_Texte source_.
=====

Actualité sociale du 31 janvier 2025
La chambre criminelle de la Cour de cassation reconnaît le « harcèlement moral institutionnel »
La question posée à la Cour de cassation :
Les dirigeants d’une société peuvent-ils être condamnés sur le fondement de la loi réprimant le « harcèlement moral au travail » pour avoir, en connaissance de cause, défini et mis en œuvre une politique générale d’entreprise de nature à entrainer une dégradation des conditions de travail des salariés ?
La décision de la Cour de cassation :
Le « harcèlement moral institutionnel » entre bien dans le champ du « harcèlement moral au travail » tel que le conçoit le code pénal.
En effet, le législateur a souhaité donner au harcèlement moral au travail la portée la plus large possible.

=====

_À faire_.
1: Recopiez, s'il vous plaît, un passage du texte sur le harcèlement moral institutionnel, en commençant aux mots « La question posée » et en vous arrêtant après « des salariés ? ».
2: Selon le texte sur le harcèlement moral institutionnel, quelle portée le législateur a-t-il voulu donner au harcèlement moral au travail ?

(Éléments enregistrés d'une collection)
=====

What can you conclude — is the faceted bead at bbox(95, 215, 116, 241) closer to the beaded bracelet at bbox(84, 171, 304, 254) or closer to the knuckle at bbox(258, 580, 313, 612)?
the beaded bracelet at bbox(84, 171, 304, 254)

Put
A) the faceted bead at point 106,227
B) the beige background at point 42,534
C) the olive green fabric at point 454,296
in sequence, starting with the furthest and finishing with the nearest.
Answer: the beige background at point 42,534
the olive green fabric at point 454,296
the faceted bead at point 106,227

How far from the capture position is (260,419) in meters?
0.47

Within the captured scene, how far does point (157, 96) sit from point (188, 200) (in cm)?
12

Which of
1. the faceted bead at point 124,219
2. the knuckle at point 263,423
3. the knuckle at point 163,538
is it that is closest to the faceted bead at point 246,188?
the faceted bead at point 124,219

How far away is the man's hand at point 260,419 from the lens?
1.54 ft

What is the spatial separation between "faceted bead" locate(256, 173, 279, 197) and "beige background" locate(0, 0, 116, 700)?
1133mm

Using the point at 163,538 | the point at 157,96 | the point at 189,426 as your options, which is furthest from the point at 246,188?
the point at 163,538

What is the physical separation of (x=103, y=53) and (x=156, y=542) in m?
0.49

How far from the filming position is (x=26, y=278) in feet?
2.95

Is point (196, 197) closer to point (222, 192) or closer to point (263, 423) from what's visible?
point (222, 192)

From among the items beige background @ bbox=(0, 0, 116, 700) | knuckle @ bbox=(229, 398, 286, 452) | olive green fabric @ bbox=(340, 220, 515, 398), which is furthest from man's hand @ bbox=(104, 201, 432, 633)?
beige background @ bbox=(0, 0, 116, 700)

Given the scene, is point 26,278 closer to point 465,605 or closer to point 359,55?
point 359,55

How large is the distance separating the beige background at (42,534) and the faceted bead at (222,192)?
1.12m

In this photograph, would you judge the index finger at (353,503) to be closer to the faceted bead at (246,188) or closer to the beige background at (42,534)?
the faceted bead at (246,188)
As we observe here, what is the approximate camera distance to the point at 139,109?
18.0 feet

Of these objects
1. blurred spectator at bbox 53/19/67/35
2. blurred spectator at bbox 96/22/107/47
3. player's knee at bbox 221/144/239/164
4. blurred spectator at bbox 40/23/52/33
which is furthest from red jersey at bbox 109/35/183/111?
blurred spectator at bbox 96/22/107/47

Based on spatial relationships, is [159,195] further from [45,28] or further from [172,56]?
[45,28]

=====

_Résultats des tâches_.
1:
La question posée à la Cour de cassation :
Les dirigeants d’une société peuvent-ils être condamnés sur le fondement de la loi réprimant le « harcèlement moral au travail » pour avoir, en connaissance de cause, défini et mis en œuvre une politique générale d’entreprise de nature à entrainer une dégradation des conditions de travail des salariés ?

2: La portée la plus large possible.